20.6.26

Trop d’idées, mais elles fondent au soleil. Du moins, est-ce le sentiment que j’ai. C’est assez ridicule, n’est-ce pas ? L’est-ce ? Je ne sais pas. J’aimerais faire quelque chose, mais je n’y parviens pas. Je suis comme un animal qui cherche un refuge et le trouve n’importe où. Dans la pénombre, par exemple. Quand je suis sorti cet après-midi, j’ai été pris à la gorge par un l’odeur de pollution qui empestait la ville, la chaleur toxique de son air vicié. Ce n’était pas l’enfer, ou je ne sais quel racontar de folklore mythologique, c’était bien plus angoissant que cela, c’était la réalité. Les médias parlent de « crise climatique », mais c’est le monde tel qu’il est. Peut-être qu’en inventant des formules, on a l’impression de se protéger de la réalité du réel. On se dit : « On ne va pas rester les bras croisés. On va faire quelque chose. » Et, en effet, on fait quelque chose, mais cela n’a rien à voir avec la réalité. Peut-être nous sommes-nous à ce point convaincus que la réalité était un effet de nos croyances (« Tout est politique », « Tout est déterminé socialement », et caetera), que l’on s’imagine qu’il suffit de changer de croyances pour que la réalité change en même temps : « À présent que nous avons pris conscience du phénomène, il n’y a plus qu’à… » Évidemment, c’est une illusion.
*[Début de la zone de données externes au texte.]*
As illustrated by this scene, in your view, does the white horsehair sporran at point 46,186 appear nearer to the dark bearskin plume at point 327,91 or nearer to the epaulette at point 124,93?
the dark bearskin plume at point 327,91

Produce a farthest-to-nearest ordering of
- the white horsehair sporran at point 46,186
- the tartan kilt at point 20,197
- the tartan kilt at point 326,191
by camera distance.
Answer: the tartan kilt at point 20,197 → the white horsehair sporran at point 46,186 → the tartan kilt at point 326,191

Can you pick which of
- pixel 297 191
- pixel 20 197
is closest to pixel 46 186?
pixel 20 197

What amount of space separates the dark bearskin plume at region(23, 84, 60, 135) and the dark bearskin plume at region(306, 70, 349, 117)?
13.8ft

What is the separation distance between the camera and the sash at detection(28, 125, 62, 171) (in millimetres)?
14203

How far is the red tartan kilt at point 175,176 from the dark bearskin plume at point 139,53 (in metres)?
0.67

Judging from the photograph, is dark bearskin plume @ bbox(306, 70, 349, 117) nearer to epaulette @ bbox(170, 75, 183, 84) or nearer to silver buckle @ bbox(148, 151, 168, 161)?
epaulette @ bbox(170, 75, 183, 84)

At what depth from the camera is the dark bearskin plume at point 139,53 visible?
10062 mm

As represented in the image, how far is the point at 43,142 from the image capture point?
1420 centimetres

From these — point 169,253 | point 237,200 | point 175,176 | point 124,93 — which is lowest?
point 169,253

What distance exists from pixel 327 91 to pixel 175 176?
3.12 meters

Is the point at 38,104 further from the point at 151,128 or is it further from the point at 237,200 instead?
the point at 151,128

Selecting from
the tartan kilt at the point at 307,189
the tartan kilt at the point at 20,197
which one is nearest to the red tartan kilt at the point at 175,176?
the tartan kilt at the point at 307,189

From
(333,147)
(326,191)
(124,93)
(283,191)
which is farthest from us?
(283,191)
Mais n’as-tu pas remarqué comme les illusions étaient confortables ? Réconfortantes, même. Et ce n’est pas parce que nos illusions viennent se fracasser contre la réalité que nous les abandonnons. Au contraire, nous nous y accrochons encore plus fort, comme le naufragé à sa planche de salut. Le salut, voilà ce qui nous perd. Il n’y a pas de salut. Il n’y a rien du tout. Il faudrait s’y faire. Se faire à l’idée que nous flottons en mer et devons bricoler sans cesse notre radeau pour ne pas nous noyer.